Die großen Themen Fachkräfte, Lieferketten, Energie und Inflation betreffen aktuell alle Betriebe in unterschiedlichen Ausprägungen und Mischungen. Dazu kommen viele kleinere Themen und Gesetzeslagen, die den unternehmerischen Alltag komplex und herausfordernd machen. In einigen Bereichen werden dadurch sicherlich positive, teilweise überfällige, Veränderungsprozesse in Gang gesetzt, in anderen Fällen sorgt es für Verunsicherung und Kapitulation.

Wir merken in unserem Tagesgeschäft, dass die allgemeinen Überschriften und Informationen an Bedeutung verlieren und der Wunsch nach individueller Betrachtung bei spezifischen Fragestellungen deutlich zunimmt. Es zeigt sich auch, dass sich unser Ansatz der Netzwerkbildung und Austauschförderung auszahlt. Unternehmen suchen gute Beispiele und vertrauensvolle Sparringspartner und dafür bieten wir Plattformen. Außerdem sehen wir uns selbst als einen solchen Partner, der ein offenes Ohr hat und aktiv Kontakte zu anderen Impulsgebern knüpft.

Die Themen und Herausforderungen sind vielfältig und lassen in den meisten Fällen nicht pauschal lösen. Wir sehen den Schlüssel in einem stabilen und vertrauenswürdiges Netzwerk, weshalb darin ein Kernpunkt unserer Arbeit liegt. Dabei engagieren wir uns selbst auch in entsprechenden Netzwerken und führen zahlreiche Projekte im Schulterschluss mit unseren Partnern durch. Ein gutes Beispiel ist hier das Thema Fachkräfte. Neben eigenen Aktivitäten haben wir die „Westerwälder Naturtalente“ in den drei „Wir Westerwälder“ Landkreisen Altenkirchen, Neuwied und Westerwaldkreis zusammen umgesetzt. Eine Ausbildungsfibel, die an die Schulen in den drei Kreisen verteilt wird und in der sich mittlerweile rund 150 Betriebe präsentieren.

Dazu gehören auch eine Homepage und verschiedene Social-Media-Kanäle. Dieses Projekt wird wiederum auf der Informationsplattform www.fachkräfte-regional.de, die unter anderem in Zusammenarbeit dem Rhein-Lahn-Kreis, der Agentur für Arbeit, den Kammern und der Kreishandwerkerschaft betrieben wird, vorgestellt. Unter dem Motto „Fachkräfte im Fokus“ werden hier Informationen zu den Themen Ausbildung, Studium, Weiterbildung/Qualifizierung, Personalplanung, Fachkräfte aus dem Ausland sowie Netzwerke/Förderungen für Personalverantwortliche und Fachkräfte zusammengestellt. Gemeinsames Ziel ist es, die vorhandenen Angebote zu bündeln, transparent zu machen und zu verknüpfen.

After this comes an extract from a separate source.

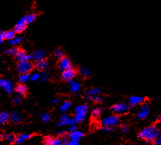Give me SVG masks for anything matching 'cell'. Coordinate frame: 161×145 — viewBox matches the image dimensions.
Instances as JSON below:
<instances>
[{"label": "cell", "instance_id": "6da1fadb", "mask_svg": "<svg viewBox=\"0 0 161 145\" xmlns=\"http://www.w3.org/2000/svg\"><path fill=\"white\" fill-rule=\"evenodd\" d=\"M160 136V129L155 125H151L144 128L138 134L139 138L144 139L148 143H152L157 137Z\"/></svg>", "mask_w": 161, "mask_h": 145}, {"label": "cell", "instance_id": "7a4b0ae2", "mask_svg": "<svg viewBox=\"0 0 161 145\" xmlns=\"http://www.w3.org/2000/svg\"><path fill=\"white\" fill-rule=\"evenodd\" d=\"M89 110V106L86 104L76 106L75 108V114L74 116V121L75 123H80L85 120Z\"/></svg>", "mask_w": 161, "mask_h": 145}, {"label": "cell", "instance_id": "3957f363", "mask_svg": "<svg viewBox=\"0 0 161 145\" xmlns=\"http://www.w3.org/2000/svg\"><path fill=\"white\" fill-rule=\"evenodd\" d=\"M120 123V119L117 115L111 114L101 120V124L102 126L108 127H116Z\"/></svg>", "mask_w": 161, "mask_h": 145}, {"label": "cell", "instance_id": "277c9868", "mask_svg": "<svg viewBox=\"0 0 161 145\" xmlns=\"http://www.w3.org/2000/svg\"><path fill=\"white\" fill-rule=\"evenodd\" d=\"M130 106L128 104L121 102V103H117L112 106L110 109L115 114L121 115L128 112L129 110H130Z\"/></svg>", "mask_w": 161, "mask_h": 145}, {"label": "cell", "instance_id": "5b68a950", "mask_svg": "<svg viewBox=\"0 0 161 145\" xmlns=\"http://www.w3.org/2000/svg\"><path fill=\"white\" fill-rule=\"evenodd\" d=\"M33 69V64L29 60L19 62L17 64V71L20 74L29 73Z\"/></svg>", "mask_w": 161, "mask_h": 145}, {"label": "cell", "instance_id": "8992f818", "mask_svg": "<svg viewBox=\"0 0 161 145\" xmlns=\"http://www.w3.org/2000/svg\"><path fill=\"white\" fill-rule=\"evenodd\" d=\"M0 87L6 92L7 94H11L14 90V84L9 79L0 78Z\"/></svg>", "mask_w": 161, "mask_h": 145}, {"label": "cell", "instance_id": "52a82bcc", "mask_svg": "<svg viewBox=\"0 0 161 145\" xmlns=\"http://www.w3.org/2000/svg\"><path fill=\"white\" fill-rule=\"evenodd\" d=\"M57 66L60 71L63 72V71H65V70L72 68V62L70 61V59H69V58H67V57H63V58L59 59Z\"/></svg>", "mask_w": 161, "mask_h": 145}, {"label": "cell", "instance_id": "ba28073f", "mask_svg": "<svg viewBox=\"0 0 161 145\" xmlns=\"http://www.w3.org/2000/svg\"><path fill=\"white\" fill-rule=\"evenodd\" d=\"M73 124H75L74 119L71 117L69 115L66 114H63V115H61V117L59 119V123H58V125H59V127H63V126H70L73 125Z\"/></svg>", "mask_w": 161, "mask_h": 145}, {"label": "cell", "instance_id": "9c48e42d", "mask_svg": "<svg viewBox=\"0 0 161 145\" xmlns=\"http://www.w3.org/2000/svg\"><path fill=\"white\" fill-rule=\"evenodd\" d=\"M76 72L75 71V70L72 68L69 69V70H65V71L62 72V74H61V78H62L63 80L66 81H69L72 79H74V78L76 76Z\"/></svg>", "mask_w": 161, "mask_h": 145}, {"label": "cell", "instance_id": "30bf717a", "mask_svg": "<svg viewBox=\"0 0 161 145\" xmlns=\"http://www.w3.org/2000/svg\"><path fill=\"white\" fill-rule=\"evenodd\" d=\"M47 56V52L44 49H37L35 50L31 55V59H34L35 61H39L42 59H45Z\"/></svg>", "mask_w": 161, "mask_h": 145}, {"label": "cell", "instance_id": "8fae6325", "mask_svg": "<svg viewBox=\"0 0 161 145\" xmlns=\"http://www.w3.org/2000/svg\"><path fill=\"white\" fill-rule=\"evenodd\" d=\"M145 102V98L141 96H132L128 99V104L131 107H136V106L143 104Z\"/></svg>", "mask_w": 161, "mask_h": 145}, {"label": "cell", "instance_id": "7c38bea8", "mask_svg": "<svg viewBox=\"0 0 161 145\" xmlns=\"http://www.w3.org/2000/svg\"><path fill=\"white\" fill-rule=\"evenodd\" d=\"M149 109L150 107L148 104H144V105H142L140 109L139 112H138L137 115L138 118L139 119V120H145V119L148 116Z\"/></svg>", "mask_w": 161, "mask_h": 145}, {"label": "cell", "instance_id": "4fadbf2b", "mask_svg": "<svg viewBox=\"0 0 161 145\" xmlns=\"http://www.w3.org/2000/svg\"><path fill=\"white\" fill-rule=\"evenodd\" d=\"M27 25V22H26L25 16H24V17L20 19L17 22V23L16 24V25H15V27H14L15 32L16 33L22 32V31L26 29Z\"/></svg>", "mask_w": 161, "mask_h": 145}, {"label": "cell", "instance_id": "5bb4252c", "mask_svg": "<svg viewBox=\"0 0 161 145\" xmlns=\"http://www.w3.org/2000/svg\"><path fill=\"white\" fill-rule=\"evenodd\" d=\"M15 57H16V59L19 61V62H24V61H27L31 59V55H27V53L25 51L20 49L18 50L17 53L16 54Z\"/></svg>", "mask_w": 161, "mask_h": 145}, {"label": "cell", "instance_id": "9a60e30c", "mask_svg": "<svg viewBox=\"0 0 161 145\" xmlns=\"http://www.w3.org/2000/svg\"><path fill=\"white\" fill-rule=\"evenodd\" d=\"M101 93V89L99 87H93V88H91L87 91H86L84 92V99L86 100L89 99V98L91 96H95V95H98Z\"/></svg>", "mask_w": 161, "mask_h": 145}, {"label": "cell", "instance_id": "2e32d148", "mask_svg": "<svg viewBox=\"0 0 161 145\" xmlns=\"http://www.w3.org/2000/svg\"><path fill=\"white\" fill-rule=\"evenodd\" d=\"M80 89H81V84L78 81L75 80V79L69 81V90L71 92L76 93L80 91Z\"/></svg>", "mask_w": 161, "mask_h": 145}, {"label": "cell", "instance_id": "e0dca14e", "mask_svg": "<svg viewBox=\"0 0 161 145\" xmlns=\"http://www.w3.org/2000/svg\"><path fill=\"white\" fill-rule=\"evenodd\" d=\"M31 137V135H28V134H21L18 137H16L15 139L14 144L16 145H22L28 139H29Z\"/></svg>", "mask_w": 161, "mask_h": 145}, {"label": "cell", "instance_id": "ac0fdd59", "mask_svg": "<svg viewBox=\"0 0 161 145\" xmlns=\"http://www.w3.org/2000/svg\"><path fill=\"white\" fill-rule=\"evenodd\" d=\"M83 135L84 134L83 132L76 129L69 133V138L71 139H75V140L79 141L83 137Z\"/></svg>", "mask_w": 161, "mask_h": 145}, {"label": "cell", "instance_id": "d6986e66", "mask_svg": "<svg viewBox=\"0 0 161 145\" xmlns=\"http://www.w3.org/2000/svg\"><path fill=\"white\" fill-rule=\"evenodd\" d=\"M35 67L38 70H46L48 68V62L45 59H42V60L37 61Z\"/></svg>", "mask_w": 161, "mask_h": 145}, {"label": "cell", "instance_id": "ffe728a7", "mask_svg": "<svg viewBox=\"0 0 161 145\" xmlns=\"http://www.w3.org/2000/svg\"><path fill=\"white\" fill-rule=\"evenodd\" d=\"M78 72H79L80 74L82 76V77H83L85 78H88V77H91V74H92V72L91 71L90 69L84 66H82V67H79V69H78Z\"/></svg>", "mask_w": 161, "mask_h": 145}, {"label": "cell", "instance_id": "44dd1931", "mask_svg": "<svg viewBox=\"0 0 161 145\" xmlns=\"http://www.w3.org/2000/svg\"><path fill=\"white\" fill-rule=\"evenodd\" d=\"M22 114L17 111H12V114H10V119L14 123H19L22 120Z\"/></svg>", "mask_w": 161, "mask_h": 145}, {"label": "cell", "instance_id": "7402d4cb", "mask_svg": "<svg viewBox=\"0 0 161 145\" xmlns=\"http://www.w3.org/2000/svg\"><path fill=\"white\" fill-rule=\"evenodd\" d=\"M10 120V114L7 111H1L0 113V124H4L7 123Z\"/></svg>", "mask_w": 161, "mask_h": 145}, {"label": "cell", "instance_id": "603a6c76", "mask_svg": "<svg viewBox=\"0 0 161 145\" xmlns=\"http://www.w3.org/2000/svg\"><path fill=\"white\" fill-rule=\"evenodd\" d=\"M71 106H72V102L70 101H64L59 107L60 112H61L62 114L66 113L70 109Z\"/></svg>", "mask_w": 161, "mask_h": 145}, {"label": "cell", "instance_id": "cb8c5ba5", "mask_svg": "<svg viewBox=\"0 0 161 145\" xmlns=\"http://www.w3.org/2000/svg\"><path fill=\"white\" fill-rule=\"evenodd\" d=\"M27 88L24 84H19L17 87L15 88V91L17 93V94H20V95H23L27 92Z\"/></svg>", "mask_w": 161, "mask_h": 145}, {"label": "cell", "instance_id": "d4e9b609", "mask_svg": "<svg viewBox=\"0 0 161 145\" xmlns=\"http://www.w3.org/2000/svg\"><path fill=\"white\" fill-rule=\"evenodd\" d=\"M16 37V32L14 30H8L4 31V39L7 40H11Z\"/></svg>", "mask_w": 161, "mask_h": 145}, {"label": "cell", "instance_id": "484cf974", "mask_svg": "<svg viewBox=\"0 0 161 145\" xmlns=\"http://www.w3.org/2000/svg\"><path fill=\"white\" fill-rule=\"evenodd\" d=\"M24 16H25V19H26V22H27V25L32 23V22H34L37 19V15L35 14H33V13H31V14H27V15H26Z\"/></svg>", "mask_w": 161, "mask_h": 145}, {"label": "cell", "instance_id": "4316f807", "mask_svg": "<svg viewBox=\"0 0 161 145\" xmlns=\"http://www.w3.org/2000/svg\"><path fill=\"white\" fill-rule=\"evenodd\" d=\"M22 42V38L20 37H15L14 38H13L12 40H9V43L11 44V45L12 46H16L17 45V44H19V43H21V42Z\"/></svg>", "mask_w": 161, "mask_h": 145}, {"label": "cell", "instance_id": "83f0119b", "mask_svg": "<svg viewBox=\"0 0 161 145\" xmlns=\"http://www.w3.org/2000/svg\"><path fill=\"white\" fill-rule=\"evenodd\" d=\"M30 79V74L29 73L27 74H22L19 77V80L22 84L25 83L26 81H27Z\"/></svg>", "mask_w": 161, "mask_h": 145}, {"label": "cell", "instance_id": "f1b7e54d", "mask_svg": "<svg viewBox=\"0 0 161 145\" xmlns=\"http://www.w3.org/2000/svg\"><path fill=\"white\" fill-rule=\"evenodd\" d=\"M102 113V109L101 107H95V108L93 109L92 110V114L94 117H98L99 116L101 115Z\"/></svg>", "mask_w": 161, "mask_h": 145}, {"label": "cell", "instance_id": "f546056e", "mask_svg": "<svg viewBox=\"0 0 161 145\" xmlns=\"http://www.w3.org/2000/svg\"><path fill=\"white\" fill-rule=\"evenodd\" d=\"M89 99H91V101H93V102H95V103H100V102H101L103 100H104V98H103L101 96H100V94H98V95L91 96V97L89 98Z\"/></svg>", "mask_w": 161, "mask_h": 145}, {"label": "cell", "instance_id": "4dcf8cb0", "mask_svg": "<svg viewBox=\"0 0 161 145\" xmlns=\"http://www.w3.org/2000/svg\"><path fill=\"white\" fill-rule=\"evenodd\" d=\"M54 55L58 59H61L64 57V54H63V52L61 49H56L55 51L54 52Z\"/></svg>", "mask_w": 161, "mask_h": 145}, {"label": "cell", "instance_id": "1f68e13d", "mask_svg": "<svg viewBox=\"0 0 161 145\" xmlns=\"http://www.w3.org/2000/svg\"><path fill=\"white\" fill-rule=\"evenodd\" d=\"M41 119H42V120L44 122H48L51 120V115L48 112L43 113V114L41 115Z\"/></svg>", "mask_w": 161, "mask_h": 145}, {"label": "cell", "instance_id": "d6a6232c", "mask_svg": "<svg viewBox=\"0 0 161 145\" xmlns=\"http://www.w3.org/2000/svg\"><path fill=\"white\" fill-rule=\"evenodd\" d=\"M18 48L17 47H12V48H9V49L5 50V53L9 54V55H16V54L18 52Z\"/></svg>", "mask_w": 161, "mask_h": 145}, {"label": "cell", "instance_id": "836d02e7", "mask_svg": "<svg viewBox=\"0 0 161 145\" xmlns=\"http://www.w3.org/2000/svg\"><path fill=\"white\" fill-rule=\"evenodd\" d=\"M49 79V74L47 72H44L40 74V79L42 81H46Z\"/></svg>", "mask_w": 161, "mask_h": 145}, {"label": "cell", "instance_id": "e575fe53", "mask_svg": "<svg viewBox=\"0 0 161 145\" xmlns=\"http://www.w3.org/2000/svg\"><path fill=\"white\" fill-rule=\"evenodd\" d=\"M52 145H65V144L63 142L62 137H60L59 138H54Z\"/></svg>", "mask_w": 161, "mask_h": 145}, {"label": "cell", "instance_id": "d590c367", "mask_svg": "<svg viewBox=\"0 0 161 145\" xmlns=\"http://www.w3.org/2000/svg\"><path fill=\"white\" fill-rule=\"evenodd\" d=\"M54 138L53 137L48 136L44 138V144L45 145H52L54 142Z\"/></svg>", "mask_w": 161, "mask_h": 145}, {"label": "cell", "instance_id": "8d00e7d4", "mask_svg": "<svg viewBox=\"0 0 161 145\" xmlns=\"http://www.w3.org/2000/svg\"><path fill=\"white\" fill-rule=\"evenodd\" d=\"M101 129L105 132H111L115 131L116 127H108V126H102Z\"/></svg>", "mask_w": 161, "mask_h": 145}, {"label": "cell", "instance_id": "74e56055", "mask_svg": "<svg viewBox=\"0 0 161 145\" xmlns=\"http://www.w3.org/2000/svg\"><path fill=\"white\" fill-rule=\"evenodd\" d=\"M40 79V74L39 73H33L32 74H30V80L31 81H37L38 79Z\"/></svg>", "mask_w": 161, "mask_h": 145}, {"label": "cell", "instance_id": "f35d334b", "mask_svg": "<svg viewBox=\"0 0 161 145\" xmlns=\"http://www.w3.org/2000/svg\"><path fill=\"white\" fill-rule=\"evenodd\" d=\"M15 139H16V136H15L14 134H9V135H7V137H6L7 141L10 143L14 142Z\"/></svg>", "mask_w": 161, "mask_h": 145}, {"label": "cell", "instance_id": "ab89813d", "mask_svg": "<svg viewBox=\"0 0 161 145\" xmlns=\"http://www.w3.org/2000/svg\"><path fill=\"white\" fill-rule=\"evenodd\" d=\"M22 101V96L20 94H17L13 98V102L14 104H19Z\"/></svg>", "mask_w": 161, "mask_h": 145}, {"label": "cell", "instance_id": "60d3db41", "mask_svg": "<svg viewBox=\"0 0 161 145\" xmlns=\"http://www.w3.org/2000/svg\"><path fill=\"white\" fill-rule=\"evenodd\" d=\"M66 145H80L79 141L75 139H70Z\"/></svg>", "mask_w": 161, "mask_h": 145}, {"label": "cell", "instance_id": "b9f144b4", "mask_svg": "<svg viewBox=\"0 0 161 145\" xmlns=\"http://www.w3.org/2000/svg\"><path fill=\"white\" fill-rule=\"evenodd\" d=\"M129 131V127L127 125H125V124H123L121 127V132L122 133H126Z\"/></svg>", "mask_w": 161, "mask_h": 145}, {"label": "cell", "instance_id": "7bdbcfd3", "mask_svg": "<svg viewBox=\"0 0 161 145\" xmlns=\"http://www.w3.org/2000/svg\"><path fill=\"white\" fill-rule=\"evenodd\" d=\"M76 127L75 126V124H73V125L69 126L68 131L69 132H72L74 131V130H76Z\"/></svg>", "mask_w": 161, "mask_h": 145}, {"label": "cell", "instance_id": "ee69618b", "mask_svg": "<svg viewBox=\"0 0 161 145\" xmlns=\"http://www.w3.org/2000/svg\"><path fill=\"white\" fill-rule=\"evenodd\" d=\"M4 39V31L0 30V40H3Z\"/></svg>", "mask_w": 161, "mask_h": 145}, {"label": "cell", "instance_id": "f6af8a7d", "mask_svg": "<svg viewBox=\"0 0 161 145\" xmlns=\"http://www.w3.org/2000/svg\"><path fill=\"white\" fill-rule=\"evenodd\" d=\"M51 102H52V104H54V105H57V104H58L59 102V99H57V98H55V99H54Z\"/></svg>", "mask_w": 161, "mask_h": 145}, {"label": "cell", "instance_id": "bcb514c9", "mask_svg": "<svg viewBox=\"0 0 161 145\" xmlns=\"http://www.w3.org/2000/svg\"><path fill=\"white\" fill-rule=\"evenodd\" d=\"M59 135H60V136H62V135H65V130H60V131L59 132Z\"/></svg>", "mask_w": 161, "mask_h": 145}, {"label": "cell", "instance_id": "7dc6e473", "mask_svg": "<svg viewBox=\"0 0 161 145\" xmlns=\"http://www.w3.org/2000/svg\"><path fill=\"white\" fill-rule=\"evenodd\" d=\"M7 135L5 134H1L0 135V139H6Z\"/></svg>", "mask_w": 161, "mask_h": 145}, {"label": "cell", "instance_id": "c3c4849f", "mask_svg": "<svg viewBox=\"0 0 161 145\" xmlns=\"http://www.w3.org/2000/svg\"><path fill=\"white\" fill-rule=\"evenodd\" d=\"M1 43H2V40H0V44H1Z\"/></svg>", "mask_w": 161, "mask_h": 145}, {"label": "cell", "instance_id": "681fc988", "mask_svg": "<svg viewBox=\"0 0 161 145\" xmlns=\"http://www.w3.org/2000/svg\"><path fill=\"white\" fill-rule=\"evenodd\" d=\"M160 145H161V144H160Z\"/></svg>", "mask_w": 161, "mask_h": 145}]
</instances>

Das ist nur eines von zahlreichen Beispielen unserer aktiven Vernetzung. Wir dürfen nicht an den Grenzen der Zuständigkeiten aufhören zu denken, wenn wir die Region zukunftsfähig positionieren wollen. Es funktioniert in der Tat wie bei einem Netz, je enger es gewebt ist, desto stabiler wird es und desto weniger fallen durch. Unser Fokus liegt dabei auf der Vernetzung der Wirtschaft, aber auch die Netze anderer Lebensbereiche, die darüber und darunter liegen wie zum Beispiel Bildung und Forschung, Politik und Gesellschaft. Sie versuchen wir einzubinden, damit ein belastbares Gesamtkonstrukt entsteht.

Für uns sind dabei drei Dinge entscheidend. Überzeugung, Augenhöhe und Vertrauen. Für uns bedeutet das: lebendige Kooperationen, die nicht nur auf dem Papier existieren sondern vom Glauben daran, dass wir gemeinsam besser Ergebnisse erzielen, getragen werden. Wir bringen uns mit unseren Kenntnissen und Fähigkeiten ein und diskutieren mit dem Ziel der besten Lösung, nicht des Rechthabens. Wir kommunizieren transparent und offen, verpflichten uns gegenseitig zur Verschwiegenheit und Diskretion und übernehmen gemeinsam Verantwortung.

Der Grundgedanke „Was einer alleine nicht schafft, das schaffen viele“ von Friedrich Wilhelm Raiffeisen, ist daher auch in unserer Arbeit zu finden. Ebenso spielt das Thema Gemeinwohlökonomie eine immer wichtigere Rolle. Wirtschaft und Nachhaltigkeit stehen nicht an zwei Enden einer Skala, sondern sie können sehr gut Hand in Hand gehen. Ein wichtiger Faktor ist dabei der Betrachtungszeitraum. Je weiter der Blick nach vorne gerichtet ist, umso besser lassen sich diese beiden Dinge verknüpfen.

Damit kommen wir schnell zu der Frage, welche Werte sind wichtig – für mich persönlich, für mein Unternehmen, für ein gutes Miteinander. Aus unserer Sicht brauchen die aktuellen Herausforderungen neue Lösungen und grundlegend andere Gedanken. Daher versuchen wir auch, die richtigen Fragen zu stellen. Ein wie ich finde treffendes Beispiel habe ich kürzlich gelesen. Es ging darum, dass zum Beispiel die Elektromobilität zwar Vorteil im Bereich der CO2-Emissionen bewirkt, aber dadurch die Anzahl der Parkplätze in den Städten nicht automatisch steigt. Die Frage ist also, wie kann das System Mobilität neu gedacht werden. Wir brauchen den Mut dazu, nicht die vorhandenen Dinge zu optimieren, sondern mit dem weißen Blatt neu anzufangen. Das Wissen ist vorhanden, aber … Wie häufig bei dem Wunsch Gewicht zu verlieren, wissen wir theoretisch genau wie es geht, aber Schokolade ist einfach lecker und für Sport ist es im Sommer auch zu warm. Lassen Sie uns in unseren Einflussbereichen, seien sie auch noch so klein, anfangen aufzuhören – es ist die einzige Chance auf zukunftsfähige Veränderung.